To do's:
- When there is a larger set of data with weather predictions (after 2021/06/15), remove weather observations and switch to only using weather predictions
- Update list of locations to use in report
- Improve/validate prediction model based on above changes

# Resono 1 week predictions 

Make 1 week-ahead predictions of the visitor counts (hourly visitor counts based on historic data) for all locations (in druktebeeld) or a list of Resono locations. 

Generate a graph with the predictions for in the weekly report for each location. The graph will be automatically saved in the directory that you can set in the arguments section. 

Predictions are stored in a data frame with the following additional columns: 
- **'total_count_predicted'**: predicted total counts (for the next 7 days per location)
- **'data_version'**: version of the data (feature set)
- **'model_version'**: version of the model (type and settings)
- **'predicted_at'**: timestamp of prediction (moment prediction was made)

#### Information for when using this notebook:

Data file needed: 
- Hourly total counts of historic Resono data (retrieved from Resono dashboard)

Current model:
- Linear regression (based on validation with 7 weeks for selection of locations, against baseline model (repeat past week))
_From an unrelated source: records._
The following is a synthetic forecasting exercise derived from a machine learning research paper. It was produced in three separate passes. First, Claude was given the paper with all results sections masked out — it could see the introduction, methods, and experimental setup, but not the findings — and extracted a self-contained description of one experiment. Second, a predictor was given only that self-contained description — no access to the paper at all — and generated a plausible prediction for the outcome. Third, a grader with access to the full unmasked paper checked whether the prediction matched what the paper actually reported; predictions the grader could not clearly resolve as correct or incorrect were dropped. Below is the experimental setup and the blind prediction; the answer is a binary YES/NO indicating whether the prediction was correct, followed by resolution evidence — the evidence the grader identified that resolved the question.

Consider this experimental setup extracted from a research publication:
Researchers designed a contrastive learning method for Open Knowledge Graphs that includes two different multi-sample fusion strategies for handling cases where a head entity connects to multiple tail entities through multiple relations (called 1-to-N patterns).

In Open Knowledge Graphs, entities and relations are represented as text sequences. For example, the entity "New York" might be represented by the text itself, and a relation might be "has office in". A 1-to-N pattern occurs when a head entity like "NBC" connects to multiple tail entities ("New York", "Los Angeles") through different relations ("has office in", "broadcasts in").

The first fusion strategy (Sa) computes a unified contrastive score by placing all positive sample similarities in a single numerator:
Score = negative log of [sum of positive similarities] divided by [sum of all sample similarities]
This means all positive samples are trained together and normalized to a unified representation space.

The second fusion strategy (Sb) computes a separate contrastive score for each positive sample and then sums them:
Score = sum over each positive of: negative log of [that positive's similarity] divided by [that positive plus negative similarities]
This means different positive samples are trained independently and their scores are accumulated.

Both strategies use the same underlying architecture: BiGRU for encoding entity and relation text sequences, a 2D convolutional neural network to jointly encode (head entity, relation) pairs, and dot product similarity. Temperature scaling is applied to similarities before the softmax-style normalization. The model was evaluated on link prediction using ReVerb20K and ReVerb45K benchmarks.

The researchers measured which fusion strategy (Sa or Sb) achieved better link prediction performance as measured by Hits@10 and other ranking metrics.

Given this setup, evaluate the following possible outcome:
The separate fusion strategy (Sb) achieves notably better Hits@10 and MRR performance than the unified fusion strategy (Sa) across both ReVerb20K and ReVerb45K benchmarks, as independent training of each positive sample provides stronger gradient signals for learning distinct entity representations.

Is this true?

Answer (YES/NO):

Model input current version:
- Past observations Resono data (average past few weeks etc.)
- Periodic data (time of day etc.)
- Stringency Index
- Holiday data
- Vacation data
- Weather data **observations** (< 2021/06/15), and **predictions** (>= 2021/06/15) (temperature, wind speed, global radiation, cloud cover)

### Preparations

Change directory to folder that contains the function files/database credentials in code blocks below.

In [None]:
def install_packages():
    # (Re-)Installs packages.
    
    get_ipython().run_cell_magic('bash', '', 'pip install imblearn\npip install xgboost\npip install mord\npip install psycopg2-binary\npip install workalendar\npip install eli5\n pip install plotly')
    
    import pandas as pd
    pd.set_option('mode.chained_assignment', None)

In [None]:
%%capture
install_packages()

In [None]:
#pip install scikit-learn==0.24.2  # Run if sklearn error 

In [None]:
import os
import pandas as pd

os.chdir("/home/jovyan/Credentials") # Directory with Azure DB credentials
import env_az

os.chdir("/home/jovyan/gitops/central_storage_analyses/notebooks_predictions/resono_week")
import prediction_model_helpers as h  # Universal predictions
import resono_week_predictions as resono_pred  # Resono 1 week model specific

import importlib  # For when coding

### Settings

#### Arguments for functions

In [None]:
# file name of historic Resono data (total daily counts)
resono_data_dir = "/home/jovyan/Resono_1week_predictions"
file_name = '2021-01-01_2021-06-23_totalsperhour.csv'

In [None]:
# frequency of sampling for data source to predict
freq = 'H'

In [None]:
# how many samples in a day
n_samples_day = 24
# how many samples in a week
n_samples_week = 24*7
# what period to predict for operational forecast (samples)
predict_period = n_samples_week

In [None]:
# list of column name(s) of variabe to predict (can also be "all")
#Y_names = "all" 
Y_names = ['Albert Cuyp', 'Vondelpark West', 'Rembrandtplein',
          'Nieuwmarkt', 'Leidseplein', 'Kalverstraat Noord', 'Kalverstraat Zuid']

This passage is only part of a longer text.